Real-time pushdown model-checking. Recently, many works [2, 10, 11, 13, 17, 18, 25] have investigated real-time extensions of PDA by combining PDA with Timed Automata (TA) , a model widely used to represent real-time systems. TA are finite automata augmented with a finite set of real-valued clocks, which operate over words where each symbol is paired with a real-valued timestamp (timed words). All the clocks progress at the same speed and can be reset by transitions (thus, each clock keeps track of the elapsed time since the last reset). The emptiness problem for TA is decidable and Pspace-complete . However, since in TA, clocks can be reset nondeterministically and independently of each other, the resulting class of timed languages is not closed under complement and, moreover, language inclusion is undecidable . As a consequence, the general verification problem (i.e., language inclusion) of formalisms combining unrestricted TA with robust subclasses of PDA such as VPA, i.e. Visibly Pushdown Timed Automata (VPTA), is undecidable as well. In fact, checking language inclusion for VPTA is undecidable even in the restricted case of specifications using at most one clock . More robust approaches [24, 12, 15], although less expressive, are based on formalisms combining VPA and Event-clock automata (ECA)  such as the recently introduced class of Event-Clock Nested Automata (ECNA) . ECA  are a well-known determinizable subclass of TA where the explicit reset of clocks is disallowed. In ECA, clocks have a predefined association with the input alphabet symbols and their values refer to the time distances from previous and next occurrences of input symbols. ECNA  combine ECA and VPA by providing an explicit mechanism to relate the use of a stack with that of event clocks. In particular, ECNA retain the closure and decidability properties of ECA and VPA being closed under Boolean operations and having a decidable (specifically, Exptime-complete) language-inclusion problem, and are strictly more expressive than other formalisms combining ECA and VPA [24, 12] such as the class of Event-Clock Visibly Pushdown Automata (ECVPA) . In  a logical characterization of the class of ECVPA is provided by means of a non-elementarily decidable extension of standard MSO over words.

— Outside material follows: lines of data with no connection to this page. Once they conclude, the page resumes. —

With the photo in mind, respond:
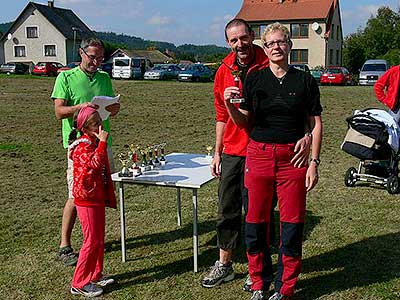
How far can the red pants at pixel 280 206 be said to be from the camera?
3545mm

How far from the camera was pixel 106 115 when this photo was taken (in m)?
4.36

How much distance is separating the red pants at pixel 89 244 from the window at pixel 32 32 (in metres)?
55.7

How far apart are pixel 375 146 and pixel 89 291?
4.20 meters

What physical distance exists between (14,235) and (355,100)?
52.1 ft

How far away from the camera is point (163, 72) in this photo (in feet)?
122

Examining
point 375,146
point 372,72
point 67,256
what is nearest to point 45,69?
point 372,72

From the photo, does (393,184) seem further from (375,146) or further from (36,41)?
(36,41)

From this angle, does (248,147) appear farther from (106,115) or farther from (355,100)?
(355,100)

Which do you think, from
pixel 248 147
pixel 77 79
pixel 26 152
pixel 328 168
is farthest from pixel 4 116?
pixel 248 147

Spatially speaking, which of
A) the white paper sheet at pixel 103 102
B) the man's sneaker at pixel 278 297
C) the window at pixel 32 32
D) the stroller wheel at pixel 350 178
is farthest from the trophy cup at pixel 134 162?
the window at pixel 32 32

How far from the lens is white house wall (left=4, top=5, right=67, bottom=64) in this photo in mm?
54438

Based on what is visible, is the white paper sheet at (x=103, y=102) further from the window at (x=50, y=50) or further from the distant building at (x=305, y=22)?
the window at (x=50, y=50)

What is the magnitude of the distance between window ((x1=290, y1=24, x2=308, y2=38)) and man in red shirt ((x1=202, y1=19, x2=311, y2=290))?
4685 centimetres

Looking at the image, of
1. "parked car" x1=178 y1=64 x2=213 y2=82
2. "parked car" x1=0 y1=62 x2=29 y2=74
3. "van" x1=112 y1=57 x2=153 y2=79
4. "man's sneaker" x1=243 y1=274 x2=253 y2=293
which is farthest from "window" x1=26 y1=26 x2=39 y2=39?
"man's sneaker" x1=243 y1=274 x2=253 y2=293
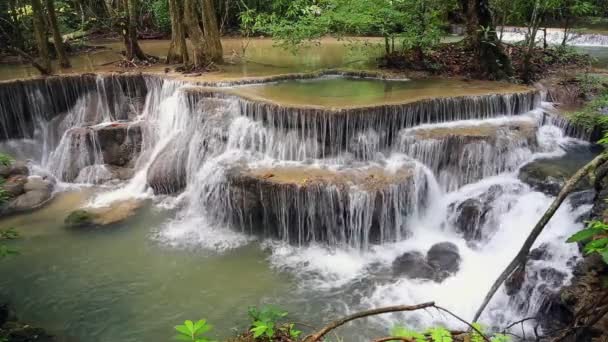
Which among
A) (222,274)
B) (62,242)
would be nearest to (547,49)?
(222,274)

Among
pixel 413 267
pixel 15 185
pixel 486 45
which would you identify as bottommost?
pixel 413 267

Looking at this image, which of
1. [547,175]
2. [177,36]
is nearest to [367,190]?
[547,175]

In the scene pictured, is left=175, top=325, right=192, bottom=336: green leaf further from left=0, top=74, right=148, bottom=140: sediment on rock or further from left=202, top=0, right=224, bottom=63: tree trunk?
left=202, top=0, right=224, bottom=63: tree trunk

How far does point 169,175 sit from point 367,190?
433 cm

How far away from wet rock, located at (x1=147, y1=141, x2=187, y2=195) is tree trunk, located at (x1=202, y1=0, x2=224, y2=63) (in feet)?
13.2

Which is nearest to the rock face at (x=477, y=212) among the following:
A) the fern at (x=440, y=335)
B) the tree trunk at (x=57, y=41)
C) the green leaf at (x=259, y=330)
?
the fern at (x=440, y=335)

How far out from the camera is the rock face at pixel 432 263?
6730mm

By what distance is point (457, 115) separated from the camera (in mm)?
8898

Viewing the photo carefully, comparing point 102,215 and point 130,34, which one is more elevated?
point 130,34

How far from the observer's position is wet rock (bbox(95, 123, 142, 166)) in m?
10.5

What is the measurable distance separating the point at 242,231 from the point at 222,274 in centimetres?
127

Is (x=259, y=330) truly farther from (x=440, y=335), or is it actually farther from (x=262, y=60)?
(x=262, y=60)

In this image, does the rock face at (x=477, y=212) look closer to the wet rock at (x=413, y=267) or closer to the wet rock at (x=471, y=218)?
the wet rock at (x=471, y=218)

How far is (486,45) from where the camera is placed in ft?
33.6
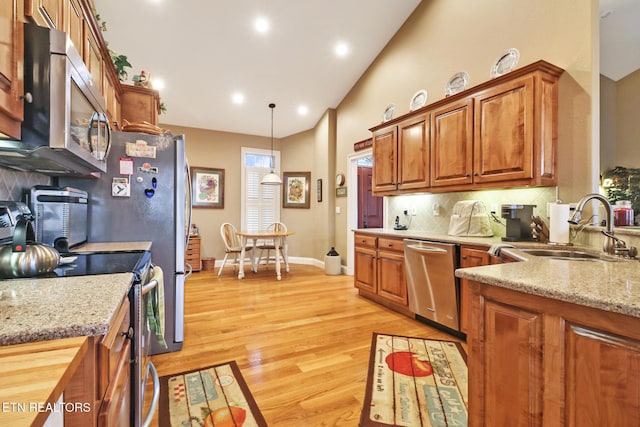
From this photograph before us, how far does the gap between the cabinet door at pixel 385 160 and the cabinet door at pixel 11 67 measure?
3265 millimetres

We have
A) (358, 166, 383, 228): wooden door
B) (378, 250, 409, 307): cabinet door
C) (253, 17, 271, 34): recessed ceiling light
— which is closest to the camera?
(378, 250, 409, 307): cabinet door

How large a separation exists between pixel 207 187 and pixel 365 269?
3.84 meters

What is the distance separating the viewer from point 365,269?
12.2 feet

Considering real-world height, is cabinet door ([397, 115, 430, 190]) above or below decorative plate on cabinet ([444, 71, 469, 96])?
below

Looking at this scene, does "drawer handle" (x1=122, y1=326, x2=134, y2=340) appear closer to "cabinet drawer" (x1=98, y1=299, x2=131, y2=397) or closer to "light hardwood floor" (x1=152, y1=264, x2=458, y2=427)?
"cabinet drawer" (x1=98, y1=299, x2=131, y2=397)

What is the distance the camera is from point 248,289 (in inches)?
165

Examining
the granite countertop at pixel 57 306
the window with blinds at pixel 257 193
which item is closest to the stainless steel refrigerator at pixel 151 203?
the granite countertop at pixel 57 306

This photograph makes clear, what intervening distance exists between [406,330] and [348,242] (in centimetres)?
243

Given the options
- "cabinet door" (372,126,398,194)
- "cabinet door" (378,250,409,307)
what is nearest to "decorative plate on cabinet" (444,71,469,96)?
"cabinet door" (372,126,398,194)

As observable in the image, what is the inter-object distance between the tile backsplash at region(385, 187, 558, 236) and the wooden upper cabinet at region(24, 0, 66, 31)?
3.32m

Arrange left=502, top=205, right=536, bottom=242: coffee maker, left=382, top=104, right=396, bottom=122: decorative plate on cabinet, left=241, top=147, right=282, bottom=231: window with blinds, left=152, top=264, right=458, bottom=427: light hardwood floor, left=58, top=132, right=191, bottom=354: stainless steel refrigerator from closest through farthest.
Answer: left=152, top=264, right=458, bottom=427: light hardwood floor → left=58, top=132, right=191, bottom=354: stainless steel refrigerator → left=502, top=205, right=536, bottom=242: coffee maker → left=382, top=104, right=396, bottom=122: decorative plate on cabinet → left=241, top=147, right=282, bottom=231: window with blinds

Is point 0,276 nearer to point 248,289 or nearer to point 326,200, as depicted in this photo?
point 248,289

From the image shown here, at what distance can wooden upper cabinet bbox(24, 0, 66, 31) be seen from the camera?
1000 millimetres

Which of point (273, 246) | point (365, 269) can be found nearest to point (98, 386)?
point (365, 269)
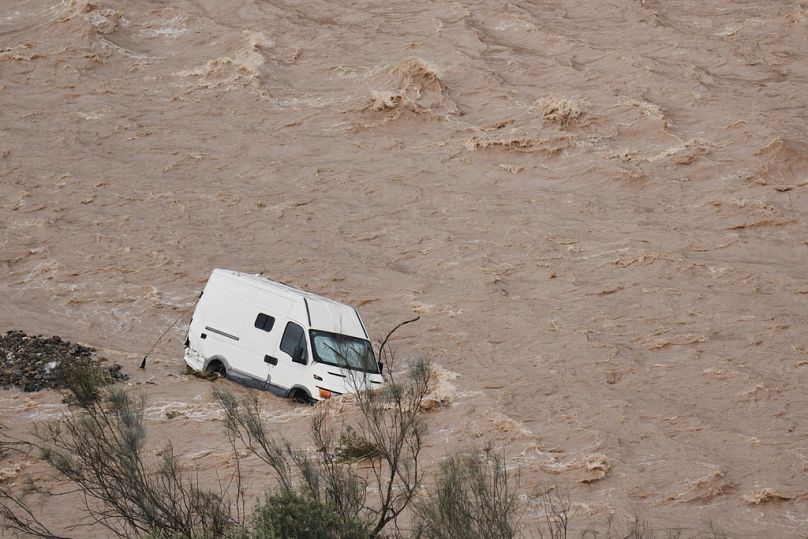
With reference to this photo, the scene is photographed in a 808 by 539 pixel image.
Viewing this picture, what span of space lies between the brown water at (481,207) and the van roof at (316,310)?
1309 millimetres

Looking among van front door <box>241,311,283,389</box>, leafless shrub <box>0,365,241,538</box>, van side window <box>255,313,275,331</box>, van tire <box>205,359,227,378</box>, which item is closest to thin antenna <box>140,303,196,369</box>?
van tire <box>205,359,227,378</box>

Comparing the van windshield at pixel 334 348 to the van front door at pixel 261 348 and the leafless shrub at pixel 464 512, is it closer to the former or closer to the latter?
the van front door at pixel 261 348

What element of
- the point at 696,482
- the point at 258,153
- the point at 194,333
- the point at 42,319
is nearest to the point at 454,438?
the point at 696,482

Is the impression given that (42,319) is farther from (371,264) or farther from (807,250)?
(807,250)

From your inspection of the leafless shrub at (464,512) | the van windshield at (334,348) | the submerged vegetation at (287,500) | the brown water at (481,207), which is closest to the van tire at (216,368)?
the brown water at (481,207)

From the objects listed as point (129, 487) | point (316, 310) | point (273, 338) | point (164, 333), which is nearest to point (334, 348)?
point (316, 310)

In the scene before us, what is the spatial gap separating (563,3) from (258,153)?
11.0 metres

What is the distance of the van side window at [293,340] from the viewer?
14.7 meters

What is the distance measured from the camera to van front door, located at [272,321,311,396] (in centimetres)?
1462

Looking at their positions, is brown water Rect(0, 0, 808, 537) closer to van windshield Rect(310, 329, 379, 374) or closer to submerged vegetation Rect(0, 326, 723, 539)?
van windshield Rect(310, 329, 379, 374)

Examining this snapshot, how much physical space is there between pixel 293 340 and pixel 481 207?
8.07 m

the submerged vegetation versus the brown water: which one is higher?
the submerged vegetation

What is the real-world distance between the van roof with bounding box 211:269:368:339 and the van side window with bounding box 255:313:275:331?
0.32 m

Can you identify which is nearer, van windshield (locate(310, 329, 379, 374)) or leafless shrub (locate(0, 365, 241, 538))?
leafless shrub (locate(0, 365, 241, 538))
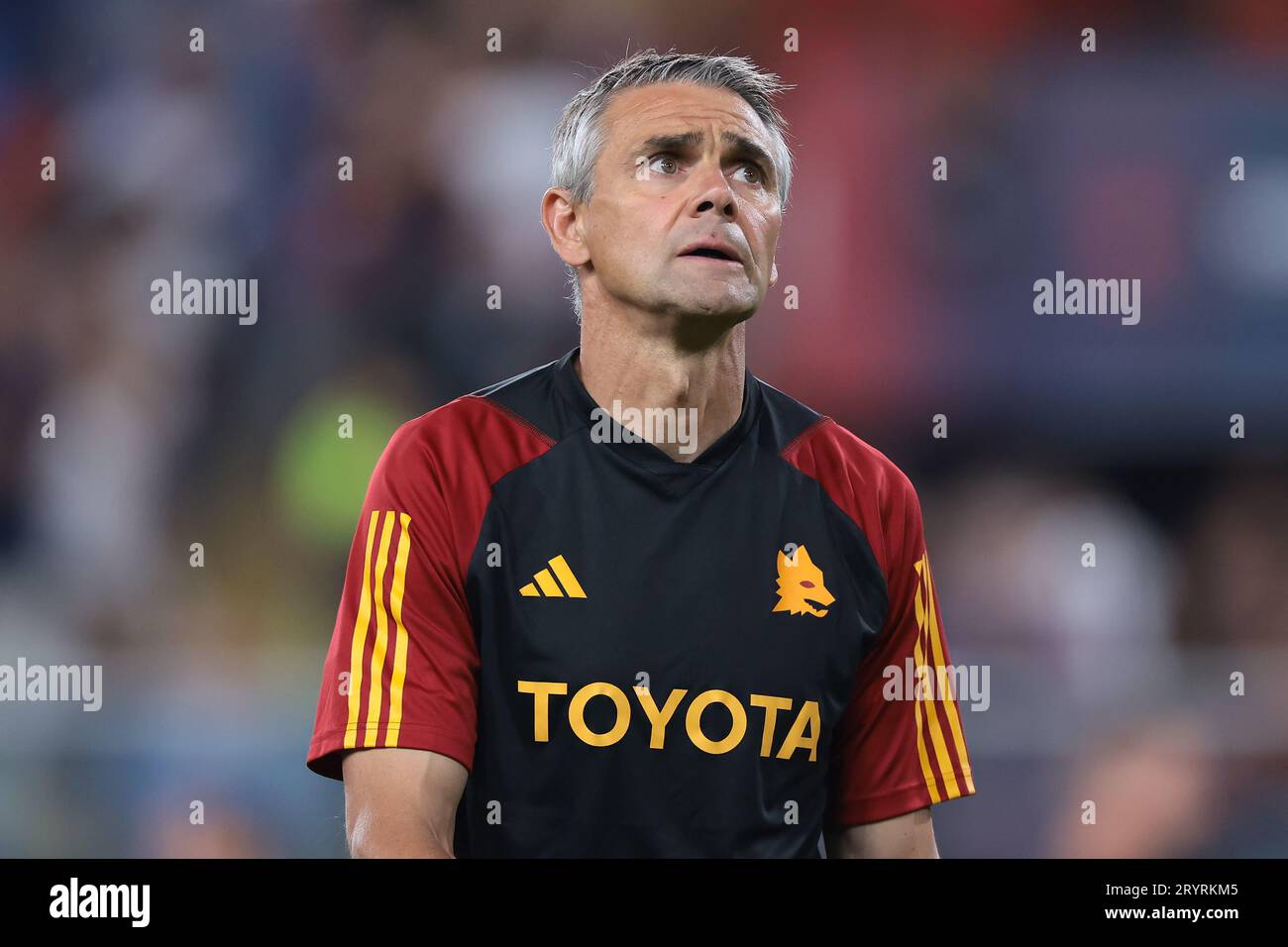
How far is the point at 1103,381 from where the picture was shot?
479 centimetres

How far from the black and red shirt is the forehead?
0.47 metres

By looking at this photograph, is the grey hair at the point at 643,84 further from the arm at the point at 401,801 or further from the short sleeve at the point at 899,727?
the arm at the point at 401,801

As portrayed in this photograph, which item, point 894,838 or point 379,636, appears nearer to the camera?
point 379,636

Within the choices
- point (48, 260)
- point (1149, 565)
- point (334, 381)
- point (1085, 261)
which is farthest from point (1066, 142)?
point (48, 260)

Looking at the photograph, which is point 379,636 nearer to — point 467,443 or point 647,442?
point 467,443

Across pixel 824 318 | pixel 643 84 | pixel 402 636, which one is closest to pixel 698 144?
pixel 643 84

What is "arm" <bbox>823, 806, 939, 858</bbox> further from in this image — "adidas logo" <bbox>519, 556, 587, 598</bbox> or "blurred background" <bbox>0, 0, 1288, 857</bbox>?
"blurred background" <bbox>0, 0, 1288, 857</bbox>

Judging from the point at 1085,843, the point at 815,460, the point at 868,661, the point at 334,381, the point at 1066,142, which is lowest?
the point at 1085,843

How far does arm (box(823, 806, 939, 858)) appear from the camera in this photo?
260 centimetres

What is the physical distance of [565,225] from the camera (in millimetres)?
2820

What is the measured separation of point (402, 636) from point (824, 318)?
110 inches

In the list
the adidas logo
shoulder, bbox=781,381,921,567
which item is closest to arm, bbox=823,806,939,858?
shoulder, bbox=781,381,921,567

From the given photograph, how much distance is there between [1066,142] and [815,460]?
284cm
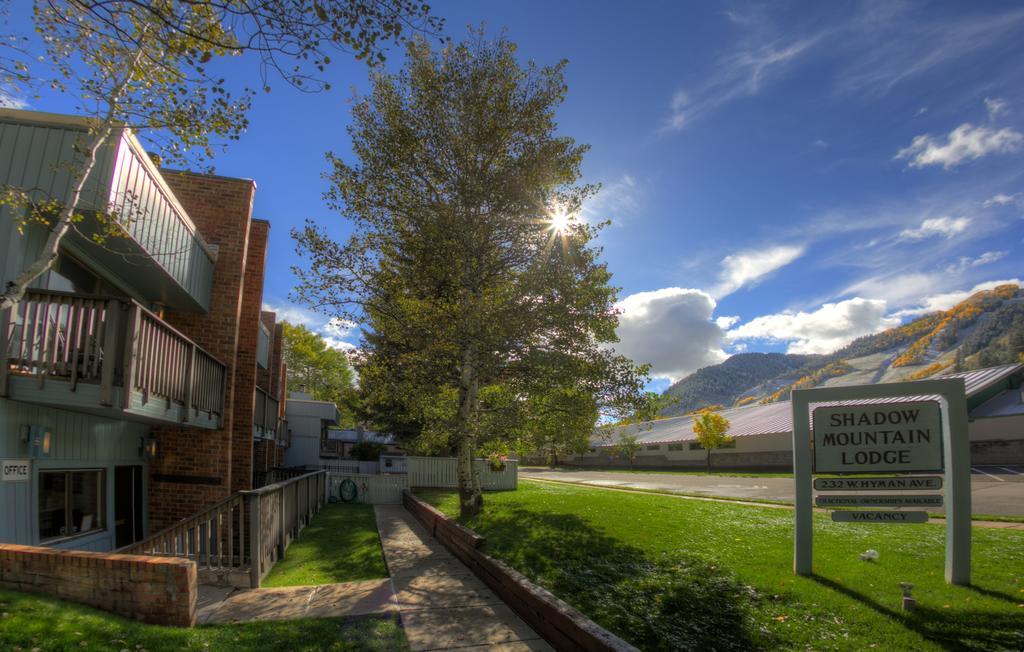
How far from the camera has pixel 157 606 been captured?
4.99 metres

Our contribution. In this paper, we introduce two real-time linear temporal logics, called Event-Clock Nested Temporal Logic (EC_NTL) and Nested Metric Temporal Logic (NMTL) for specifying quantitative timing context-free requirements in a pointwise semantics setting (models of formulas are timed words). The logic EC_NTL is an extension of Event-Clock Temporal Logic (EC_TL) , the latter being a known decidable and tractable real-time logical framework related to the class of Event-clock automata. EC_TL extends LTL + past with timed temporal modalities which specify time constraints on the distances from the previous or next timestamp where a given subformula holds. The novel logic EC_NTL is an extension of both EC_TL and CaRet by means of non-regular versions of the timed modalities of EC_TL which allow to refer to abstract and caller paths. We address expressiveness and complexity issues for the logic EC_NTL. In particular, we establish that satisfiability of EC_NTL and visibly model-checking of VPTA against EC_NTL are decidable and Exptime-complete. The key step in the proposed decision procedures is a translation of EC_NTL into ECNA accepting suitable encodings of the models of the given formula.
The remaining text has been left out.